Oleh seorang kiai, Tjokro menerima petuah mengenai hijrah (pindah dari tempat yang buruk ke tempat yang lebih baik) dan iqra (perintah untuk membaca). Adegan berlanjut adegan di sekolah saat ia dihukum gurunya akibat protes terhadap penjajahan Belanda. Tjokro lalu dinikahkan dengan Soeharsikin (Putri Ayudya). Setelah menjadi pegawai perkebunan, ia pindah ke Semarang untuk mencari rumusan tentang hijrah seperti apa yang akan diwujudkan bangsa ini. Ia lalu pindah lagi ke Surabaya dan bekerja pada surat kabar, sementara istrinya membuat batik sekaligus mengurusi rumahnya yang dijadikan kos-kosan. Kos-kosan ini, yang disebut Rumah Paneleh, dihuni oleh pemuda-pemuda yang kelak menjadi orang-orang besar Bangsa Indonesia, seperti Agus Salim (Ibnu Jamil), Semaoen (Tanta Ginting), dan Soekarno (Deva Mahenra). Di sinilah Tjokro mendirikan Sarekat Islam dan menjadikannya sebuah organisasi besar.

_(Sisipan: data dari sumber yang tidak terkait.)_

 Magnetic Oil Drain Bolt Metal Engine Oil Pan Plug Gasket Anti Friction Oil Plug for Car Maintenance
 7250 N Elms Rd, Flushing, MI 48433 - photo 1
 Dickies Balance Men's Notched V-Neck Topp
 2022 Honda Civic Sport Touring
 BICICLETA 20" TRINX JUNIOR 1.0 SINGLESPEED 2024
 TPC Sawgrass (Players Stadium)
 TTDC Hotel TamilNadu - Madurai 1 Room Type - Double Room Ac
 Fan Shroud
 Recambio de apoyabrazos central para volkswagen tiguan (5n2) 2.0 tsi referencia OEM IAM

Dengan begitu lebarnya sejarah Tjokro yang hendak diceritakan oleh Garin, mau tidak mau ia menghadirkan ansambel tokoh yang luas. Selain tokoh-tokoh Sarekat Islam dan pejabat-pejabat Belanda, dihadirkan pula Stella (Chelsea Islan), anak Belanda dan pribumi yang mengalami diskriminasi. Ada juga Abdullah (Alex Abbad), pegawai Belanda yang berasal dari Yaman, serta tokoh-tokoh yang mewakili masyarakat kelas bawah seperti Mbok Tambeng (Christine Hakim), penjual kursi kayu, hingga Bagong.

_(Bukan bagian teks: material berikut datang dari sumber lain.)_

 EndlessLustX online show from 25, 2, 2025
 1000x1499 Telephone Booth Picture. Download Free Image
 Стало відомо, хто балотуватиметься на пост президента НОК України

Nampaknya, durasi 2,5 jam tidaklah cukup buat film ini. Konsekuensi yang nampak adalah penggunaan shot-shot yang pendek dengan adegan-adegan yang berlompatan. Dalam beberapa dialog yang menyangkut tahun dan peristiwa sejarah dilemparkan dengan cepat sehingga terkesan seperti ada orang yang sedang membacakan buku sejarah kepada penonton. Garin tidak memberikan waktu bagi adegannya untuk menjadi kokoh terlebih dahulu, sehingga ekses informasi, cerita, dan tokoh ini ini membuat penonton masih harus mencerna beberapa adegan sebelumnya di saat adegan yang baru sudah dimunculkan di layar.
Dalam beberapa adegan lain dialognya seakan-akan dibuat profound namun sebenarnya minim penjelasan. Misalnya, nasehat yang diutarakan Ibu dari Soeharsikin (Maia Estianty) kepada putrinya, “Suamimu itu sedang mengikuti semesta”, atau dari Hasan Ali Surati (Alm. Alex Komang) kepada Tjokro bahwa “buruh adalah politik. Buruh adalah zaman.” Tidak ada pendalaman karakter maupun pendalaman adegan menyebabkan dialog-dialog seperti ini seakan hanya tampil seperti slogan atau malah out-of-character. Dengan kata lain, yang nampak dari film Tjokro hanyalah kelebaran bukan kedalaman, karena terlalu banyak yang dikatakan dan bukannya ditunjukkan.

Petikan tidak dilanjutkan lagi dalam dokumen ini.